ほんとうは、自分というものを知るためには、心のすみずみまで照らし出す強力な光が必要だったのに……。

  誰かの存在が自分の胸に光を照らしてくれる。相手を傷つけても、自分は傷つかないで生きてきた良一にとって、奈緒美は間違いなく救いだったのかもしれない。光とは、「誰かのために」と思う心のことだと思う。そう思える人が「光」なんだと思いたい。

愛について

◆自分に関する記憶や思いや遺伝子を、相手に刻みたいという思い。L&Pさん
◆ケーキに書き込むメッセージを注文しているときの感情。cable_carさん
◆ほんまにあかん人やなぁ…と思いながらも見守りたい、生きる助けになりたいと思う気持ち。山崎響さん
◆二人なのに一人のような感じ。希望岬さん
◆人を天国にも地獄にも突き落とす制御不能な感情。HIROAKIさん
◆若者は肌を重ね、年配者は言葉を重ねる。越乃屋さん
◆不自由になることが自然と我慢できる状態。KO-すけさん
◆相手の痛みを自分の痛みのように感じられる瞬間。KTさん
◆「独占欲」を綺麗な言葉で言い換えたもの。ayumiさん
◆絶え間ない努力の結晶。あじさいさん
◆未だ科学では解明されていないエネルギーの一種。行動力、思考力、及び幸福感に変換可能。nakanoさん
◆心のコタツ。rikakumiさん
◆人である原点。MeSiYaさん
◆人を美しくもし、醜くもする矛盾にあふれたもの。潮騒のメモリーズさん
◆恋では補えないもの。感情に勝る思い。距離や時間を隔てても朽ちないもの。Natsuさん
◆目に見えずかけがえのないもの。知らず知らずのうち育ち、壊れるはかない存在のため、多くの人が見ようと努力するもの。JINJINさん
◆無条件に受け入れられる、存在そのもの。しーずーさん
(「あなたの言葉を辞書に載せよう。」優秀作品より引用)

まとめ

 良一は、最後は誰一人誰にも見送られることなく凍死した。奈緒美は、最後まで良一を許せなかった自分を憎んでいる。ただ、二人とも、許しを必要としているのだということ。誰も許すことを求めているのだとそう感じました。

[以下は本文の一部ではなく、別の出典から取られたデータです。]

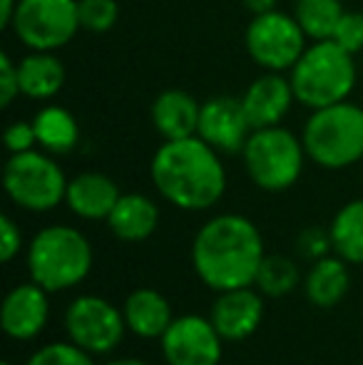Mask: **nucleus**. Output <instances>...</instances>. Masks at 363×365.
<instances>
[{"instance_id": "obj_10", "label": "nucleus", "mask_w": 363, "mask_h": 365, "mask_svg": "<svg viewBox=\"0 0 363 365\" xmlns=\"http://www.w3.org/2000/svg\"><path fill=\"white\" fill-rule=\"evenodd\" d=\"M68 338L92 356H107L122 343L127 331L125 316L100 296H78L65 311Z\"/></svg>"}, {"instance_id": "obj_17", "label": "nucleus", "mask_w": 363, "mask_h": 365, "mask_svg": "<svg viewBox=\"0 0 363 365\" xmlns=\"http://www.w3.org/2000/svg\"><path fill=\"white\" fill-rule=\"evenodd\" d=\"M127 331H132L137 338H162L165 331L172 326V306L160 291L155 289H137L125 298L122 306Z\"/></svg>"}, {"instance_id": "obj_28", "label": "nucleus", "mask_w": 363, "mask_h": 365, "mask_svg": "<svg viewBox=\"0 0 363 365\" xmlns=\"http://www.w3.org/2000/svg\"><path fill=\"white\" fill-rule=\"evenodd\" d=\"M334 43H339L351 55L363 50V13H344L334 30Z\"/></svg>"}, {"instance_id": "obj_21", "label": "nucleus", "mask_w": 363, "mask_h": 365, "mask_svg": "<svg viewBox=\"0 0 363 365\" xmlns=\"http://www.w3.org/2000/svg\"><path fill=\"white\" fill-rule=\"evenodd\" d=\"M20 95L30 100H50L65 85V68L53 53H33L18 63Z\"/></svg>"}, {"instance_id": "obj_35", "label": "nucleus", "mask_w": 363, "mask_h": 365, "mask_svg": "<svg viewBox=\"0 0 363 365\" xmlns=\"http://www.w3.org/2000/svg\"><path fill=\"white\" fill-rule=\"evenodd\" d=\"M107 365H147V363L137 361V358H117V361H110Z\"/></svg>"}, {"instance_id": "obj_26", "label": "nucleus", "mask_w": 363, "mask_h": 365, "mask_svg": "<svg viewBox=\"0 0 363 365\" xmlns=\"http://www.w3.org/2000/svg\"><path fill=\"white\" fill-rule=\"evenodd\" d=\"M25 365H95L92 353L83 351L80 346L70 343H48L40 351H35Z\"/></svg>"}, {"instance_id": "obj_37", "label": "nucleus", "mask_w": 363, "mask_h": 365, "mask_svg": "<svg viewBox=\"0 0 363 365\" xmlns=\"http://www.w3.org/2000/svg\"><path fill=\"white\" fill-rule=\"evenodd\" d=\"M361 162H363V159H361Z\"/></svg>"}, {"instance_id": "obj_22", "label": "nucleus", "mask_w": 363, "mask_h": 365, "mask_svg": "<svg viewBox=\"0 0 363 365\" xmlns=\"http://www.w3.org/2000/svg\"><path fill=\"white\" fill-rule=\"evenodd\" d=\"M38 145L50 154H68L78 147L80 127L78 120L65 107L48 105L33 117Z\"/></svg>"}, {"instance_id": "obj_18", "label": "nucleus", "mask_w": 363, "mask_h": 365, "mask_svg": "<svg viewBox=\"0 0 363 365\" xmlns=\"http://www.w3.org/2000/svg\"><path fill=\"white\" fill-rule=\"evenodd\" d=\"M202 105L184 90H165L152 102V125L165 140L194 137L199 130Z\"/></svg>"}, {"instance_id": "obj_32", "label": "nucleus", "mask_w": 363, "mask_h": 365, "mask_svg": "<svg viewBox=\"0 0 363 365\" xmlns=\"http://www.w3.org/2000/svg\"><path fill=\"white\" fill-rule=\"evenodd\" d=\"M20 246H23L20 226L15 224L8 214H3V217H0V261L10 264V261L20 254Z\"/></svg>"}, {"instance_id": "obj_27", "label": "nucleus", "mask_w": 363, "mask_h": 365, "mask_svg": "<svg viewBox=\"0 0 363 365\" xmlns=\"http://www.w3.org/2000/svg\"><path fill=\"white\" fill-rule=\"evenodd\" d=\"M80 8V25L90 33H107L115 28L120 5L117 0H78Z\"/></svg>"}, {"instance_id": "obj_15", "label": "nucleus", "mask_w": 363, "mask_h": 365, "mask_svg": "<svg viewBox=\"0 0 363 365\" xmlns=\"http://www.w3.org/2000/svg\"><path fill=\"white\" fill-rule=\"evenodd\" d=\"M296 100L291 80H284L279 73H267L252 82L242 97L244 112L254 130L274 127L289 112L291 102Z\"/></svg>"}, {"instance_id": "obj_7", "label": "nucleus", "mask_w": 363, "mask_h": 365, "mask_svg": "<svg viewBox=\"0 0 363 365\" xmlns=\"http://www.w3.org/2000/svg\"><path fill=\"white\" fill-rule=\"evenodd\" d=\"M3 187L15 207L25 212H50L68 194V179L60 164L43 152L10 154L3 169Z\"/></svg>"}, {"instance_id": "obj_29", "label": "nucleus", "mask_w": 363, "mask_h": 365, "mask_svg": "<svg viewBox=\"0 0 363 365\" xmlns=\"http://www.w3.org/2000/svg\"><path fill=\"white\" fill-rule=\"evenodd\" d=\"M296 246L299 251L306 256V259H324L329 256V251H334V241H331V229H321V226H309L299 234L296 239Z\"/></svg>"}, {"instance_id": "obj_4", "label": "nucleus", "mask_w": 363, "mask_h": 365, "mask_svg": "<svg viewBox=\"0 0 363 365\" xmlns=\"http://www.w3.org/2000/svg\"><path fill=\"white\" fill-rule=\"evenodd\" d=\"M356 85L354 55L334 40H314L291 68V87L301 105L311 110L344 102Z\"/></svg>"}, {"instance_id": "obj_11", "label": "nucleus", "mask_w": 363, "mask_h": 365, "mask_svg": "<svg viewBox=\"0 0 363 365\" xmlns=\"http://www.w3.org/2000/svg\"><path fill=\"white\" fill-rule=\"evenodd\" d=\"M162 356L167 365H219L222 363L224 338L217 333L214 323L202 316H180L165 331Z\"/></svg>"}, {"instance_id": "obj_19", "label": "nucleus", "mask_w": 363, "mask_h": 365, "mask_svg": "<svg viewBox=\"0 0 363 365\" xmlns=\"http://www.w3.org/2000/svg\"><path fill=\"white\" fill-rule=\"evenodd\" d=\"M107 226L122 241H145L160 226V209L145 194H122L107 217Z\"/></svg>"}, {"instance_id": "obj_9", "label": "nucleus", "mask_w": 363, "mask_h": 365, "mask_svg": "<svg viewBox=\"0 0 363 365\" xmlns=\"http://www.w3.org/2000/svg\"><path fill=\"white\" fill-rule=\"evenodd\" d=\"M247 50L267 73L291 70L306 50V33L294 15L269 10L254 15L247 28Z\"/></svg>"}, {"instance_id": "obj_25", "label": "nucleus", "mask_w": 363, "mask_h": 365, "mask_svg": "<svg viewBox=\"0 0 363 365\" xmlns=\"http://www.w3.org/2000/svg\"><path fill=\"white\" fill-rule=\"evenodd\" d=\"M299 279H301L299 266L291 259H286V256L274 254V256H264L254 286L269 298H284L291 291H296Z\"/></svg>"}, {"instance_id": "obj_1", "label": "nucleus", "mask_w": 363, "mask_h": 365, "mask_svg": "<svg viewBox=\"0 0 363 365\" xmlns=\"http://www.w3.org/2000/svg\"><path fill=\"white\" fill-rule=\"evenodd\" d=\"M264 256L262 231L239 214L212 217L192 241L194 271L214 291L254 286Z\"/></svg>"}, {"instance_id": "obj_16", "label": "nucleus", "mask_w": 363, "mask_h": 365, "mask_svg": "<svg viewBox=\"0 0 363 365\" xmlns=\"http://www.w3.org/2000/svg\"><path fill=\"white\" fill-rule=\"evenodd\" d=\"M120 197L122 194L120 187L115 184V179H110L102 172H83L68 182L65 204L80 219L107 221Z\"/></svg>"}, {"instance_id": "obj_23", "label": "nucleus", "mask_w": 363, "mask_h": 365, "mask_svg": "<svg viewBox=\"0 0 363 365\" xmlns=\"http://www.w3.org/2000/svg\"><path fill=\"white\" fill-rule=\"evenodd\" d=\"M334 251L349 264H363V199H354L331 221Z\"/></svg>"}, {"instance_id": "obj_24", "label": "nucleus", "mask_w": 363, "mask_h": 365, "mask_svg": "<svg viewBox=\"0 0 363 365\" xmlns=\"http://www.w3.org/2000/svg\"><path fill=\"white\" fill-rule=\"evenodd\" d=\"M341 0H296L294 18L311 40H331L334 30L344 15Z\"/></svg>"}, {"instance_id": "obj_33", "label": "nucleus", "mask_w": 363, "mask_h": 365, "mask_svg": "<svg viewBox=\"0 0 363 365\" xmlns=\"http://www.w3.org/2000/svg\"><path fill=\"white\" fill-rule=\"evenodd\" d=\"M15 13H18V0H0V30L13 28Z\"/></svg>"}, {"instance_id": "obj_30", "label": "nucleus", "mask_w": 363, "mask_h": 365, "mask_svg": "<svg viewBox=\"0 0 363 365\" xmlns=\"http://www.w3.org/2000/svg\"><path fill=\"white\" fill-rule=\"evenodd\" d=\"M3 140L10 154L30 152V149L38 145V135H35L33 122H13V125L5 130Z\"/></svg>"}, {"instance_id": "obj_12", "label": "nucleus", "mask_w": 363, "mask_h": 365, "mask_svg": "<svg viewBox=\"0 0 363 365\" xmlns=\"http://www.w3.org/2000/svg\"><path fill=\"white\" fill-rule=\"evenodd\" d=\"M254 132L244 105L239 97L217 95L209 97L199 112L197 135L214 147L219 154H237L247 145L249 135Z\"/></svg>"}, {"instance_id": "obj_8", "label": "nucleus", "mask_w": 363, "mask_h": 365, "mask_svg": "<svg viewBox=\"0 0 363 365\" xmlns=\"http://www.w3.org/2000/svg\"><path fill=\"white\" fill-rule=\"evenodd\" d=\"M80 28L78 0H18L13 33L25 48L53 53L65 48Z\"/></svg>"}, {"instance_id": "obj_13", "label": "nucleus", "mask_w": 363, "mask_h": 365, "mask_svg": "<svg viewBox=\"0 0 363 365\" xmlns=\"http://www.w3.org/2000/svg\"><path fill=\"white\" fill-rule=\"evenodd\" d=\"M264 318V293L254 286L244 289L219 291L217 301L212 303L209 321L224 341H244L254 336Z\"/></svg>"}, {"instance_id": "obj_3", "label": "nucleus", "mask_w": 363, "mask_h": 365, "mask_svg": "<svg viewBox=\"0 0 363 365\" xmlns=\"http://www.w3.org/2000/svg\"><path fill=\"white\" fill-rule=\"evenodd\" d=\"M92 269V246L88 236L73 226H45L28 246L30 281L48 293L68 291L88 279Z\"/></svg>"}, {"instance_id": "obj_5", "label": "nucleus", "mask_w": 363, "mask_h": 365, "mask_svg": "<svg viewBox=\"0 0 363 365\" xmlns=\"http://www.w3.org/2000/svg\"><path fill=\"white\" fill-rule=\"evenodd\" d=\"M306 157L314 159L319 167L344 169L363 159V110L351 102L314 110L304 127Z\"/></svg>"}, {"instance_id": "obj_34", "label": "nucleus", "mask_w": 363, "mask_h": 365, "mask_svg": "<svg viewBox=\"0 0 363 365\" xmlns=\"http://www.w3.org/2000/svg\"><path fill=\"white\" fill-rule=\"evenodd\" d=\"M244 3H247V8L252 10L254 15H259V13H269V10H274L276 0H244Z\"/></svg>"}, {"instance_id": "obj_14", "label": "nucleus", "mask_w": 363, "mask_h": 365, "mask_svg": "<svg viewBox=\"0 0 363 365\" xmlns=\"http://www.w3.org/2000/svg\"><path fill=\"white\" fill-rule=\"evenodd\" d=\"M50 316L48 291L35 281L20 284L8 291L0 308V323L3 331L13 341H33L43 333Z\"/></svg>"}, {"instance_id": "obj_2", "label": "nucleus", "mask_w": 363, "mask_h": 365, "mask_svg": "<svg viewBox=\"0 0 363 365\" xmlns=\"http://www.w3.org/2000/svg\"><path fill=\"white\" fill-rule=\"evenodd\" d=\"M150 177L160 197L184 212L212 209L227 192V172L219 152L199 135L165 140L152 157Z\"/></svg>"}, {"instance_id": "obj_20", "label": "nucleus", "mask_w": 363, "mask_h": 365, "mask_svg": "<svg viewBox=\"0 0 363 365\" xmlns=\"http://www.w3.org/2000/svg\"><path fill=\"white\" fill-rule=\"evenodd\" d=\"M346 264L349 261H344L341 256H324V259L314 261L304 281V291L311 306L334 308L344 301L351 289V276Z\"/></svg>"}, {"instance_id": "obj_6", "label": "nucleus", "mask_w": 363, "mask_h": 365, "mask_svg": "<svg viewBox=\"0 0 363 365\" xmlns=\"http://www.w3.org/2000/svg\"><path fill=\"white\" fill-rule=\"evenodd\" d=\"M242 157L249 179L259 189L284 192L299 182L306 149L294 132L274 125L254 130L242 149Z\"/></svg>"}, {"instance_id": "obj_31", "label": "nucleus", "mask_w": 363, "mask_h": 365, "mask_svg": "<svg viewBox=\"0 0 363 365\" xmlns=\"http://www.w3.org/2000/svg\"><path fill=\"white\" fill-rule=\"evenodd\" d=\"M20 95V75L18 65L10 60L8 53L0 55V107H10Z\"/></svg>"}, {"instance_id": "obj_36", "label": "nucleus", "mask_w": 363, "mask_h": 365, "mask_svg": "<svg viewBox=\"0 0 363 365\" xmlns=\"http://www.w3.org/2000/svg\"><path fill=\"white\" fill-rule=\"evenodd\" d=\"M3 365H13V363H3Z\"/></svg>"}]
</instances>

 私にとっての愛するとは、「その人の役に立ちたい、力になりたい」という気持ち。「愛する」なんて軽々しく言えるのは愛してないの同じだと思ってる。「付き合いたい」の代わりに「一緒にいたい」に。「結婚したい」の代わりに、「来年の今ごろも今日みたいに笑って話してたい」に。もし明日、その人が突然難病になって「1億円なければ、死んでしまう」となったら……。明日、その人が誰かを殺してしまったら……。そんな極論じゃなくても、ある日その人から「自分が必要ではなくなったら」。

 だから「愛する」なんて軽々しく言えない。でも、自分の全てを使ってでも「役に立ちたい」と思える、目の前の人を大切にしたい。いつか他人になってしまうんだとしても。それまでは、その人にとって「役に立てる」自分でいたい。